** DO THIS **
Copy all the entries below exactly, but not the pictures.

▼

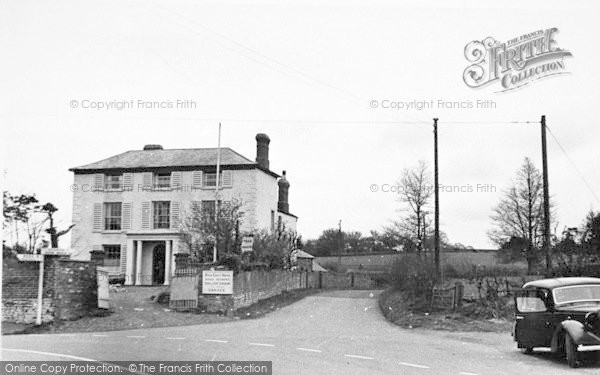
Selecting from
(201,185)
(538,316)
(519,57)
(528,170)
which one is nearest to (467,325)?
(538,316)

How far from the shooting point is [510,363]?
970 cm

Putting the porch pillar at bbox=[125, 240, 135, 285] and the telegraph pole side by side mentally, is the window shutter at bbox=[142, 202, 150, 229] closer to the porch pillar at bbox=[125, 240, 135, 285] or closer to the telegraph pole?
the porch pillar at bbox=[125, 240, 135, 285]

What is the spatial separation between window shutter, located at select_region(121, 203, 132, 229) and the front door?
1835mm

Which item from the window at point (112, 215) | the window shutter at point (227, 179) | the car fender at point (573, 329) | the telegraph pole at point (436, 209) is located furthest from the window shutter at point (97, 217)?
the car fender at point (573, 329)

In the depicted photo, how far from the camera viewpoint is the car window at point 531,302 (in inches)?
402

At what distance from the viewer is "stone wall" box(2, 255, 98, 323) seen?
51.6 feet

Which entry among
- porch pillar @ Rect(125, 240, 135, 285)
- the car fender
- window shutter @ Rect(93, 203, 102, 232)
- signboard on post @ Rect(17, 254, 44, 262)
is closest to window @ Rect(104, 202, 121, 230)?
window shutter @ Rect(93, 203, 102, 232)

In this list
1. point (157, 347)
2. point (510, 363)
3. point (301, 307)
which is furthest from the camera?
point (301, 307)

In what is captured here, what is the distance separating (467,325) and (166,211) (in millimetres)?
18367

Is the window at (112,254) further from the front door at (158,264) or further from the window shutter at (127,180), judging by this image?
the window shutter at (127,180)

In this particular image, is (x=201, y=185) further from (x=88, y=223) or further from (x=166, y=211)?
(x=88, y=223)

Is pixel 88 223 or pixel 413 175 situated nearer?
pixel 88 223

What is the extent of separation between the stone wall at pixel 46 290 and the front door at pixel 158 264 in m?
13.3

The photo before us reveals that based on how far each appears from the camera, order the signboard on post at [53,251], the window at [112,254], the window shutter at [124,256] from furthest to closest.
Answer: the window at [112,254], the window shutter at [124,256], the signboard on post at [53,251]
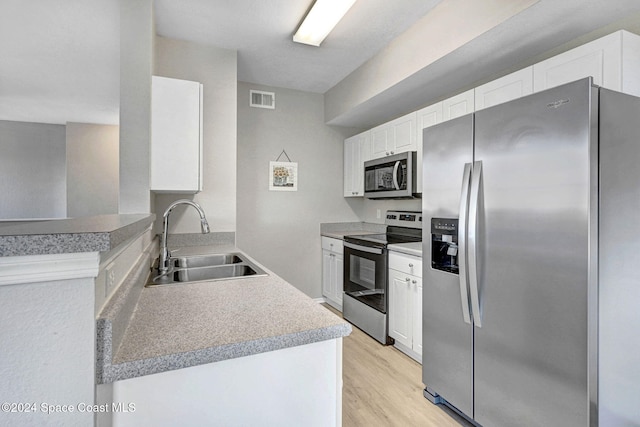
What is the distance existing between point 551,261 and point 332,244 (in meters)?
2.61

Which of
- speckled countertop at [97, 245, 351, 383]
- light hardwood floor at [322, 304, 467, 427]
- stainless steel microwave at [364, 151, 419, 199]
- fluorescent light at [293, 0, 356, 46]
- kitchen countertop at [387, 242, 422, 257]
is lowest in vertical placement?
light hardwood floor at [322, 304, 467, 427]

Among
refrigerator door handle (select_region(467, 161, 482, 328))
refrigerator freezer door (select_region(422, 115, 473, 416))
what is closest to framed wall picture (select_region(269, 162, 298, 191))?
refrigerator freezer door (select_region(422, 115, 473, 416))

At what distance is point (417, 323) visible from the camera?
8.19 feet

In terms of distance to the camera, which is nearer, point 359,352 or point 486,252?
point 486,252

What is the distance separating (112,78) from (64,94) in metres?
0.99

▲

** CORRECT RESPONSE **
Selecting from
(201,185)
(538,316)
(519,57)
(528,170)
which one is nearest to (467,325)?
(538,316)

How far from the shooting point is [510,363]?
970 cm

Putting the porch pillar at bbox=[125, 240, 135, 285] and the telegraph pole side by side mentally, is the window shutter at bbox=[142, 202, 150, 229] closer to the porch pillar at bbox=[125, 240, 135, 285] or closer to the telegraph pole?
the porch pillar at bbox=[125, 240, 135, 285]

What is the spatial separation between window shutter, located at select_region(121, 203, 132, 229) and the front door?
1835mm

Which item from the window at point (112, 215) | the window shutter at point (227, 179) | the car fender at point (573, 329) | the telegraph pole at point (436, 209) is located furthest from the window shutter at point (97, 217)?
the car fender at point (573, 329)

In the depicted photo, how far from the camera viewpoint is the car window at point 531,302 (in inches)?
402

At what distance from the viewer is "stone wall" box(2, 255, 98, 323) seen?
51.6 feet

Which entry among
- porch pillar @ Rect(125, 240, 135, 285)
- the car fender
- window shutter @ Rect(93, 203, 102, 232)
- signboard on post @ Rect(17, 254, 44, 262)
is closest to window @ Rect(104, 202, 121, 230)?
window shutter @ Rect(93, 203, 102, 232)

In this list
1. point (157, 347)
2. point (510, 363)
3. point (301, 307)
which is furthest from the camera?
point (301, 307)

In what is captured here, what is the distance separating (467,325) and (166,211) (in millimetres)?
18367

Is the window at (112,254) further from the front door at (158,264) or further from the window shutter at (127,180), judging by this image?
the window shutter at (127,180)

In this particular image, is (x=201, y=185) further from (x=88, y=223) or further from (x=166, y=211)?
(x=88, y=223)

Is pixel 88 223 or pixel 413 175 situated nearer?
pixel 88 223

What is the extent of separation between the stone wall at pixel 46 290 and the front door at pixel 158 264 in m?
13.3

The photo before us reveals that based on how far each appears from the camera, order the signboard on post at [53,251], the window at [112,254], the window shutter at [124,256] from furthest to closest.
Answer: the window at [112,254], the window shutter at [124,256], the signboard on post at [53,251]
What is the distance existing between point 551,261 and point 332,244 (in meters)?
2.61

Which of
- speckled countertop at [97, 245, 351, 383]
- light hardwood floor at [322, 304, 467, 427]
- stainless steel microwave at [364, 151, 419, 199]
- fluorescent light at [293, 0, 356, 46]
- kitchen countertop at [387, 242, 422, 257]
is lowest in vertical placement?
light hardwood floor at [322, 304, 467, 427]

Among
refrigerator door handle (select_region(467, 161, 482, 328))
refrigerator freezer door (select_region(422, 115, 473, 416))
what is closest to framed wall picture (select_region(269, 162, 298, 191))?
refrigerator freezer door (select_region(422, 115, 473, 416))

At what distance is point (417, 323) visible from the camera?
8.19 feet

In terms of distance to the camera, which is nearer, point 359,352 or point 486,252?
point 486,252

What is the distance separating (112,78) from (64,94) in metres?
0.99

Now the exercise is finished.